La agresión a Carrillo, el intento contra Pío Moa, ¿refleja esto un clima de crispación social? No veo esa crispación. La agresión a Carrillo estaba perfectamente planificada por grupos de extrema derecha, y la otra es una tema universitario. Igual de mal están las dos, pero no veo relación alguna. Son dos hechos puntuales, pero no caracterizan la época que estamos viviendo. La sociedad española no tiene problema en saber.
¿Hay sed de conocimiento? Había una especie de pasado oculto a lo largo de toda la dictadura. La historia de los vencidos no se había contado. A partir de los 80, en los nuevos trabajos, se inicia una forma de hacer historia, donde a medida que se abren los archivos se accede a una información y donde lo que se cuenta es la historia completa, no la historia del otro lado. Por ejemplo, cuando he hecho la historia de la Guerra Civil en Badajoz y Huelva cuento lo que pasa a unos y otros, a los derechas y de izquierdas. Es falso que el franquismo hiciera una historia viciada. Lo que pasa es que no se contó todo.
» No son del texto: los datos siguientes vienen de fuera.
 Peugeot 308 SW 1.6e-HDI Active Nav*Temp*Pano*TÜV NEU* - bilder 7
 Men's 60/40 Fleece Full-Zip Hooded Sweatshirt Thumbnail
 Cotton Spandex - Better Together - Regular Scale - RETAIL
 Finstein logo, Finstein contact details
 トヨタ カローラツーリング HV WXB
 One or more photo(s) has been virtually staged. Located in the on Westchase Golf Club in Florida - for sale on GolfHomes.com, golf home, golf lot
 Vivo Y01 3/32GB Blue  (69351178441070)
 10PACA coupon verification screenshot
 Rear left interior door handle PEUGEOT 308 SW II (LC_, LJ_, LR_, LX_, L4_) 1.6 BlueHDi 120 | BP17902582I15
¿Se sigue utilizando la Guerra Civil como arma arrojadiza? La utilización política es tan errónea como hace 30 años. Si alguno la quiere usar demagógicamente espero que quede en ridículo.
La versión de algunos autores, como Pío Moa o César Vidal, ¿hace daño a la historia? Es una pérdida de tiempo discutir con ellos. No son historiadores. Utilizan fuentes de segundo orden, son libros de propaganda, retoman interpretaciones muy antiguas, de la posguerra, cuando no de la Guerra Civil. No tiene ningún sentido. Debe preocuparnos que haya un sector social que los ampare.
Es obligado preguntarle cómo ve, como historiador, la polémica del Archivo de la Guerra Civil.
Es un problema político. Un nacionalismo es malo, pero dos son perores. Lo que tenía que hacerse es digitalizarlo y ponerlo al alcance de todos a través de la red, así no habría problema ninguno. La documentación de la Generalitat desde el año 32 debe devolverse, porque tenía estatuto propio, pero ninguno más. El resto de la documentación debe quedarse aquí.
¿No creará un precedente? No creo. La única razón es que era estado propio y hay que tener una consideración especial con ese caso. A la gente que la requiera se le puede dar copias en cualquier soporte. Lo malo de todo esto es que el problema no existe, pero hay gente que está sacando votos de toda esta polémica y dando espectáculos de todo tipo, como el de la semana pasada que tuvo lugar en Salamanca.
Al haberse politizado, quizá en exceso, ¿no se está olvidando el verdadero sentido y el verdadero valor de este Archivo? El Archivo de la Guerra Civil es uno de los mejores que existe en España. Siempre ha sido un lujo, que funciona 12 horas al día, accesible, con profesionales muy competentes y con un funcionamiento idóneo.